Sementara tujuh provinsi di Indonesia wajib menyelenggarakan pembelajaran jarak jauh. DKI Jakarta, Banten, Jawa Barat, Jawa Tengah, Daerah Istimewa Yogyakarta, Jawa Timur, dan Bali. Daerah-daerah ini tidak diperkenankan melakukan pembelajaran tatap muka terbatas hingga PPKM Darurat berakhir.
Learning loss
Semua tentu berharap, pandemi Covid-19 dapat segera berakhir. Penurunan kasus diharapkan dapat terus terjadi. Agar anak-anak bisa kembali ke bangku sekolah.
Apalagi saat ini, vaksinasi untuk anak juga sudah mulai diberikan. Artinya tak hanya orang tua dan guru yang sudah bisa menerima vaksinasi tapi juga anak-anak hingga usia 12-18 tahun.
Sebab seperti dikatakan Menteri Pendidikan dan Kebudayaan Nadiem Makarim pada Mei lalu. Menurutnya pembelajaran daring ini bisa membawa ancaman learning loss. Apa itu? Yakni kondisi dimana kita kehilangan satu generasi yang tak belajar sama sekali. Dan kondisi ini sangat rentan terjadi saat PJJ.
Sebab banyak sekali hambatan dan tantangan dalam penyelenggaraan PJJ ini mengingat banyak ketimpangan dalam hal sarana dan prasarana pendukung PJJ. Pembelajaran yang tak dinamis menurut Nadiem juga membuat anak bosan, kesepian bahkan bisa berujung depresi. Belum lagi level stres orang tua yang meningkat drastis.

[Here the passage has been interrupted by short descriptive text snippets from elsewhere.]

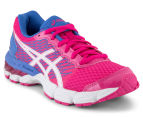 ASICS Grade-School Kids' GEL-Nimbus 18 Shoe - Sport Pink/White/Primrose Purple 2
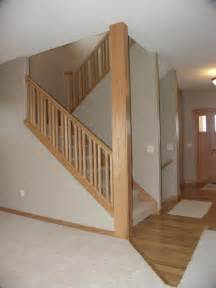 Stair Banisters Ideas Stair Railing New House Someday Pinterest
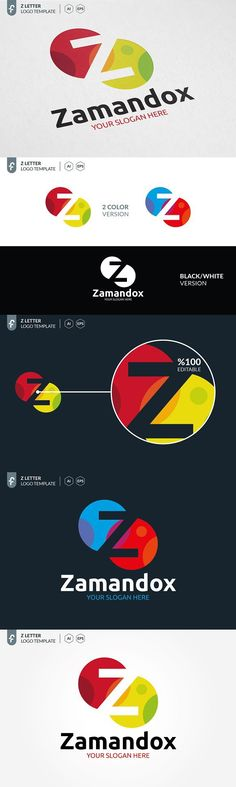 Z Letter Logo. Corporate Logo Template Design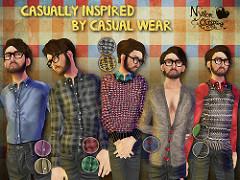 Casually inspired by casual wearと書かれた壁の前に立つカジュアルウェアの男性モデル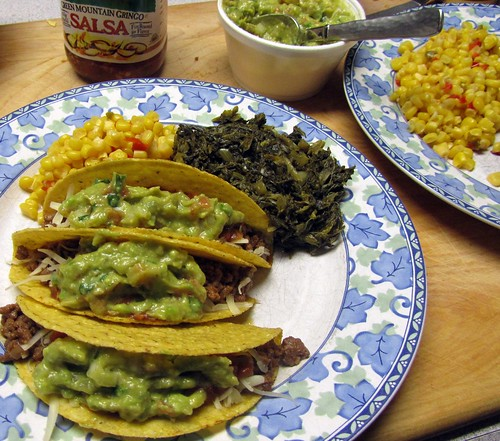 Monday is Taco Night
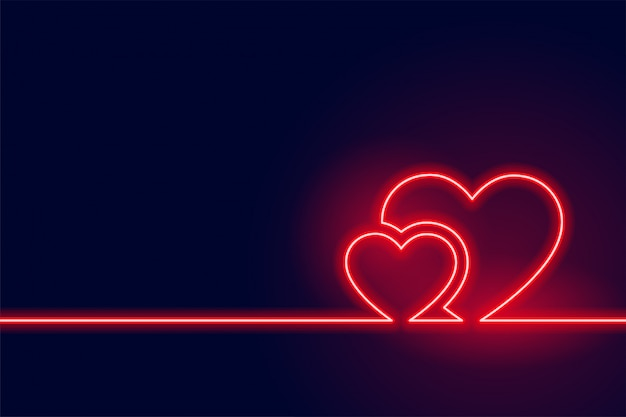 Glowing red neon heart valentine day background Free Vector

Jadi saat ini yang bisa kita lakukan hanya menunggu saja perkembangan kasus Covid-19 di Tanah Air, dan diharapkan mengalami penurunan drastis. Jangan lupa untuk menjaga anak-anak dan keluarga agar juga terhindar dari Covid-19. Supaya apa? Supaya anak-anak bisa kembali belajar di sekolah. Kembali bercengkrama dengan teman-teman. Menyimak langsung penjelasan dari guru. Dan orang tua bisa sedikit menarik napas lega.